Önümüzdeki süreçte fiyat istikrarı ve finansal istikrarın temin edilmesi için gerekli adımlar atılırken, diğer yandan üretim hayatımızın bu süreçten olumsuz etkilenmemesi adına sürecin mutlaka ‘sanayinin finansmanı’ hususunu da gözeten dengeli bir yaklaşımla yürütülmesi gerektiğinin de altını çizme ihtiyacını hissediyorum.”
“Emlak Sanayi modeli hayata geçirilmeli”
Erdal Bahçıvan, başta İstanbul olmak üzere Türkiye’de, yeni yatırımlar için özellikle batı bölgelerinde çok ciddi bir arazi sıkıntısı yaşandığını, yeni yatırımlar için oluşan maliyetlerde en büyük kalemlerden birisini arazi maliyetinin oluşturduğunu söyledi.

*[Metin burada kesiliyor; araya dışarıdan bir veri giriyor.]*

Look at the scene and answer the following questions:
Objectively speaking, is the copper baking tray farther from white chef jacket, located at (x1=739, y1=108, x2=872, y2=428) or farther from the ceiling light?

Bu soruna çözüm olarak, İSO’nun uzun süredir gündeme getirdiği ve uygun devlet arazilerinin özel sektöre uzun süreli kiralama yöntemiyle tahsis edilmesini sağlayacak “Emlak Sanayi” modelinin hayata geçirilmesi gerektiğine işaret eden Bahçıvan, konuşmasını şöyle tamamladı:
“Bunun yanı sıra teknolojik yapısıyla gerek iç gerekse dış pazar rekabeti açısından kendisini geliştiren, yeterli bulan sanayi sektörleri de İstanbul çeperlerinde yer almalıdır. Bu amaçla İstanbul’a yakın bölgelerde ‘endüstriyel kent’ modeliyle tasarlanmış yeni nesil organize sanayi bölgelerinin hayata geçirilmesinin önemi olduğunu belirtmek istiyorum.
Geçtiğimiz şubat ayında Kahramanmaraş ve civar illerde yaşadığımız deprem felaketinden sonra İstanbul’da sanayi tesislerinin depreme dayanıklılık durumunu ortaya çıkaracak bir çalışma yapılmasının ve kentsel dönüşüme benzer bir ‘sanayi dönüşümü’ projesinin süratle hayata geçirilmesinin artık çok kritik ve elzem hale geldiğini vurgulamak istiyorum.”